- ADVERTIR LA PRESENCIA Y HACERLA EXPERIENCIA
Con esta expresión, «entrar dentro» invita Teresa de Jesús en su «Castillo Interior», el libro que ha descrito de la forma más impresionante la experiencia de Dios en el hombre, a penetrar en la morada más profunda del castillo, el alma, donde Dios está presente amando y obrando. Con esta misma expresión te invito a penetrar en la zona maravillosa del Misterio en la vida cristiana. Advertir la Presencia y hacerla experiencia equivale a encontrar el sentido profundo de la existencia y a realizar en plenitud la madurez.
En la vida pastoral práctica actual no cuenta suficientemente la realidad de la Iglesia como misterio. Prevalece más la idea de una institución organizada. Está también seriamente minusvalorada la dimensión mística experimental de la vida cristiana. La evangelización aparece preferentemente como un hablar sobre Dios, más que la iniciación vivencial a la escucha inmediata y expresa de un Dios que no sólo habló, sino que sigue hablando hoy.

▶ **TAREA PROPUESTA**:
Enumera las cuatro afirmaciones que el fragmento sobre la experiencia de Dios hace acerca de la vida pastoral práctica actual en el párrafo que empieza con "En la vida pastoral práctica actual".

▶ **DATOS PROPORCIONADOS**:
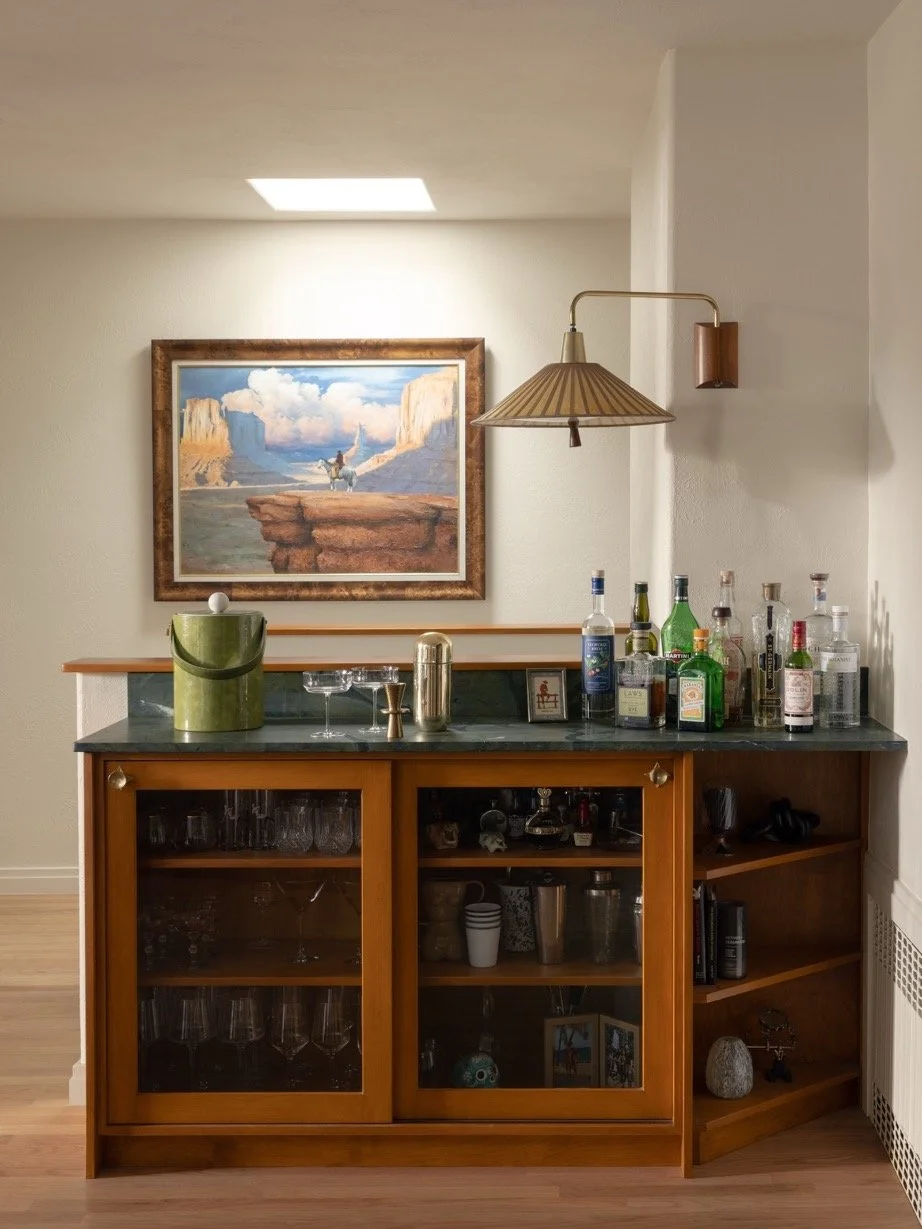Never underestimate a dry bar. Mesa House understood the assignment. ✨

#atelierinteriordesign #denverinteriordesign #drybardesign #midcenturymodern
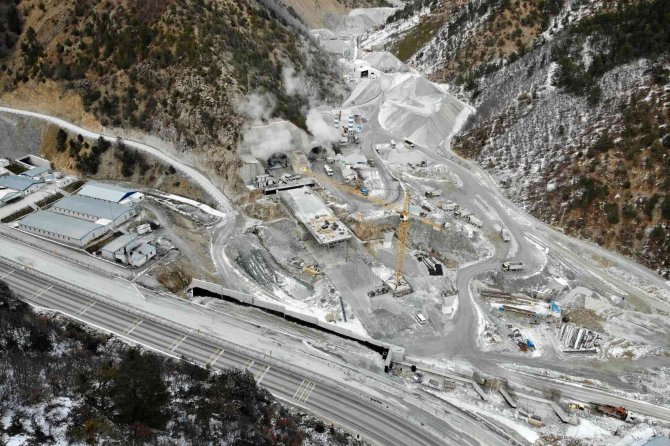 Yeni Zigana Tünelinde Işık Göründü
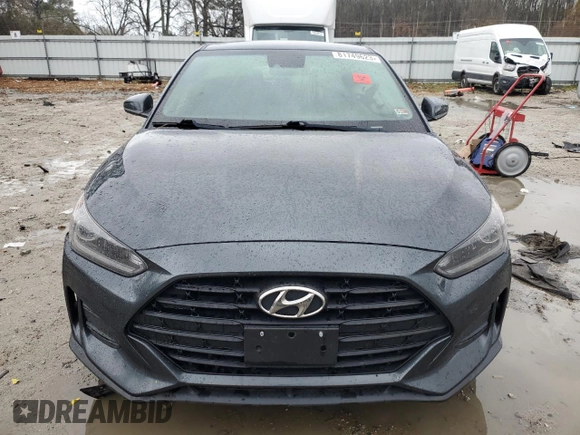 2019 Hyundai Veloster 2.0 with VIN KMHTG6AF3KU018000, listed as a Copart auction lot 81749623 with 101,165 mi miles. Bid and sale history available at carsss.com. Image 5.
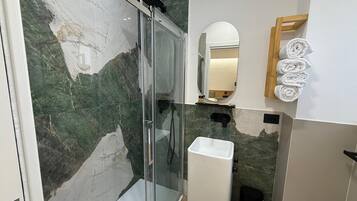 Luxury Quadruple Room, City View | Bathroom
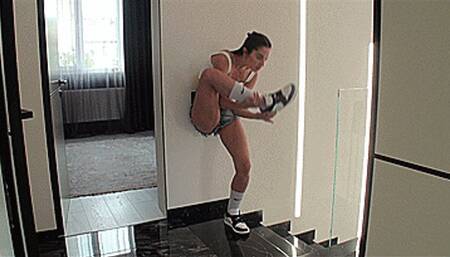 Smelly feet after sweaty men’s Nikes ( 1920x1080 HD) WMV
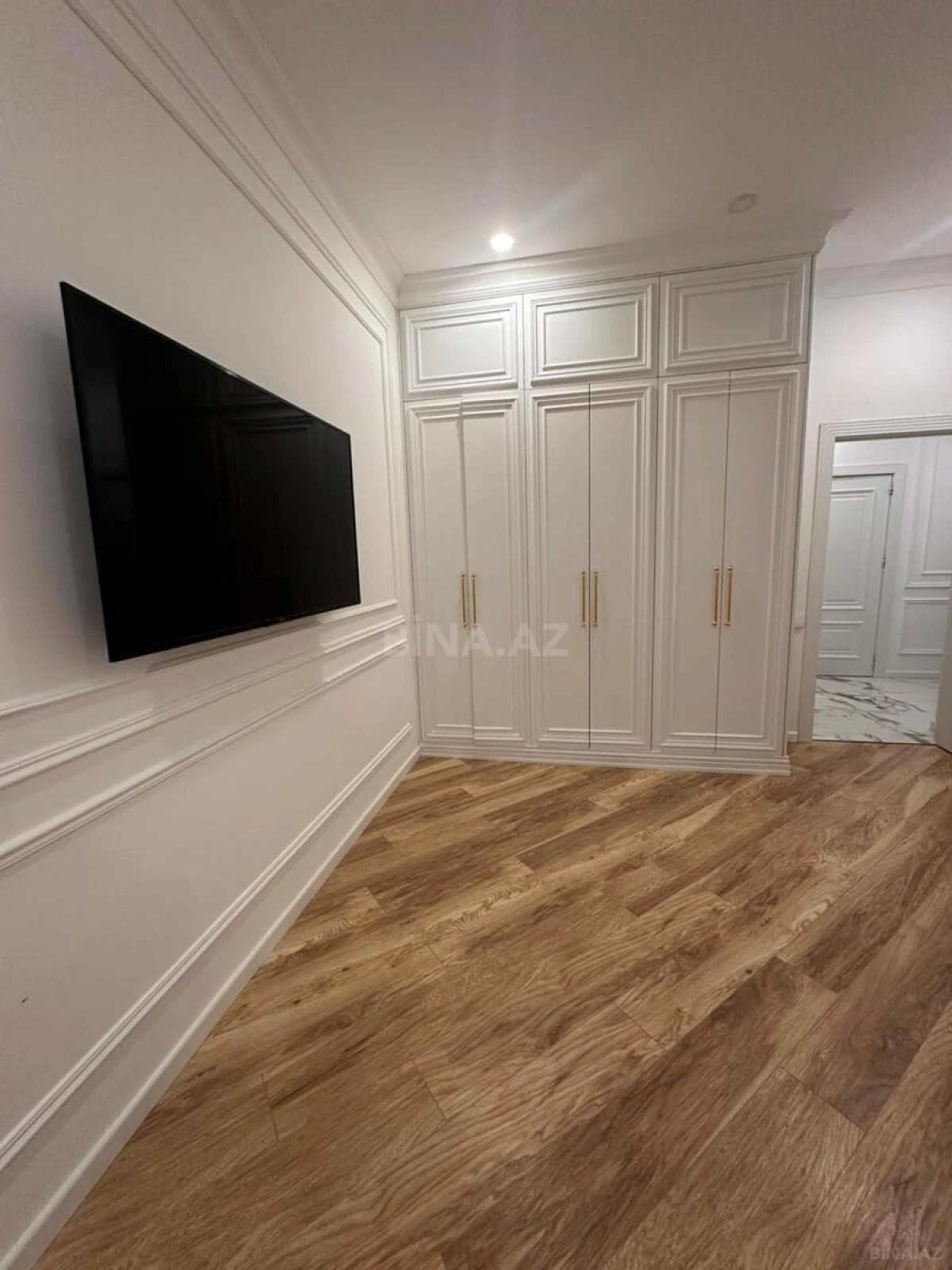 Satılır 2 otaqlı mənzil 82 m²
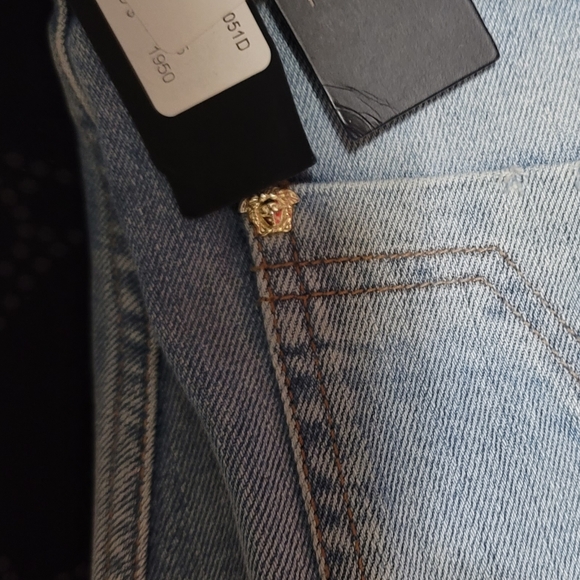 🌟Host Pick🌟VERSACE Floral Embroidered Jeans size 25 - Picture 14 of 14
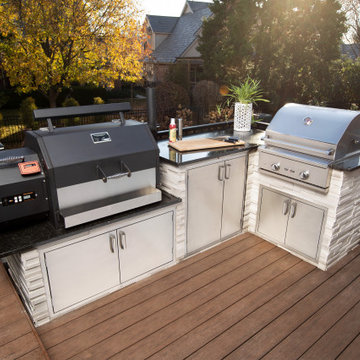 L-Shaped Outdoor Kitchen on a Deck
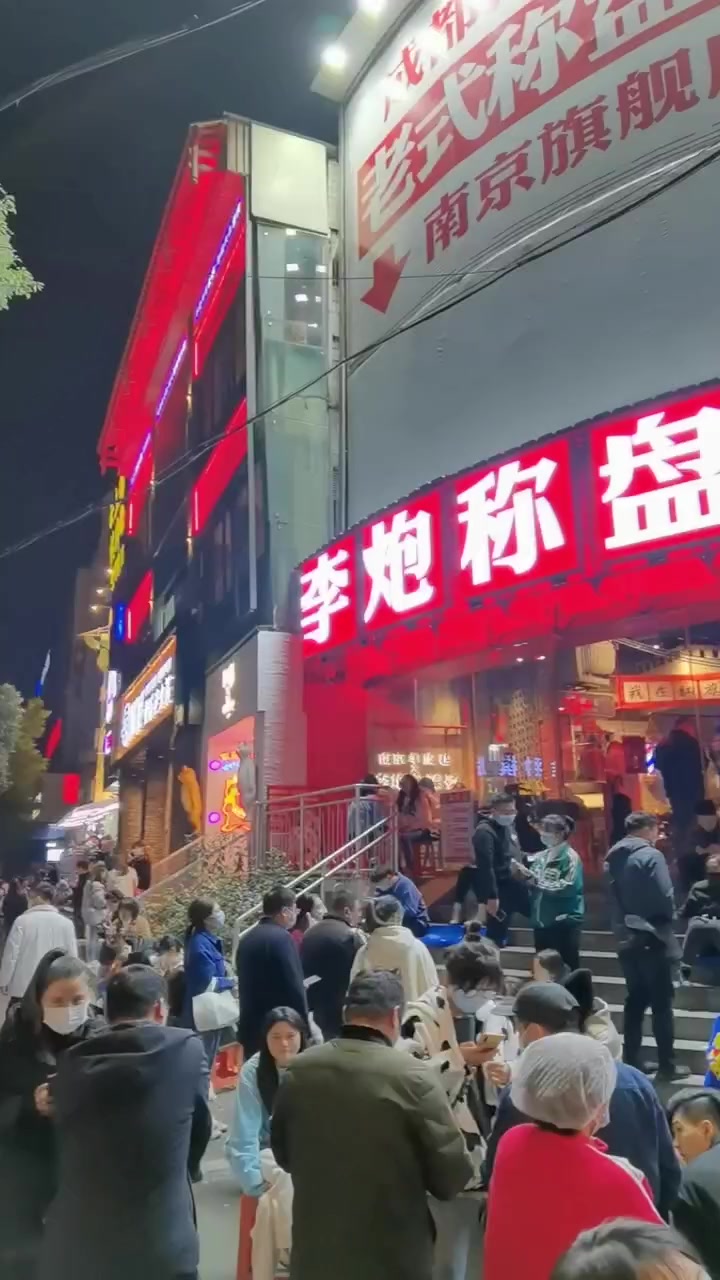 这里挤满了人,李炮麻辣烫,这是我开的店,大家觉得1年能赚多少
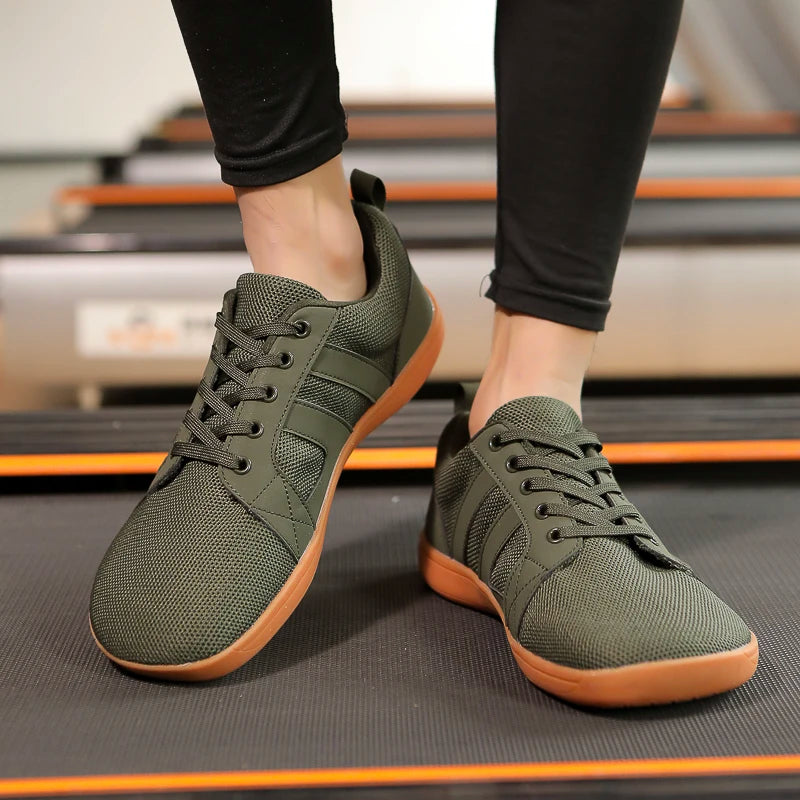 Scarpe Uomo e Donna – Punta Larga, Sportive e Casual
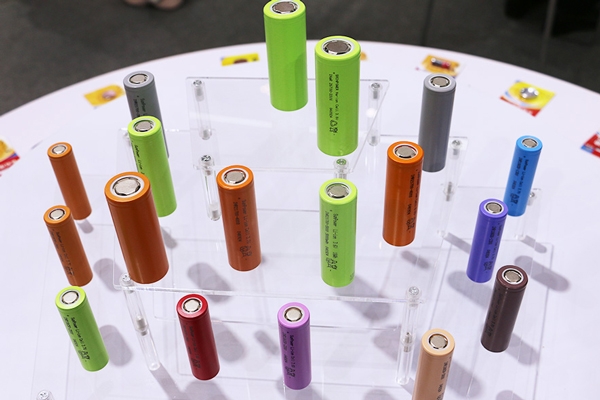 半數虧損!1家扭虧!38家鋰電領域上市公司2024年業(yè)績搶先看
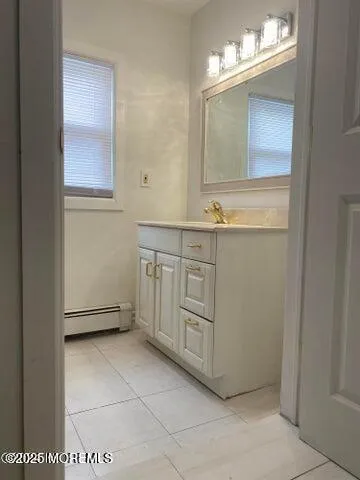 $2,300 | 106 Wallace Street, Unit B, Red Bank, NJ 07701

▶ **RESULTADO DEL EJERCICIO**:
- No cuenta suficientemente la realidad de la Iglesia como misterio.
- Prevalece más la idea de una institución organizada.
- Está seriamente minusvalorada la dimensión mística experimental de la vida cristiana.
- La evangelización aparece preferentemente como un hablar sobre Dios, más que como la iniciación vivencial a la escucha inmediata y expresa de un Dios que no sólo habló, sino que sigue hablando hoy.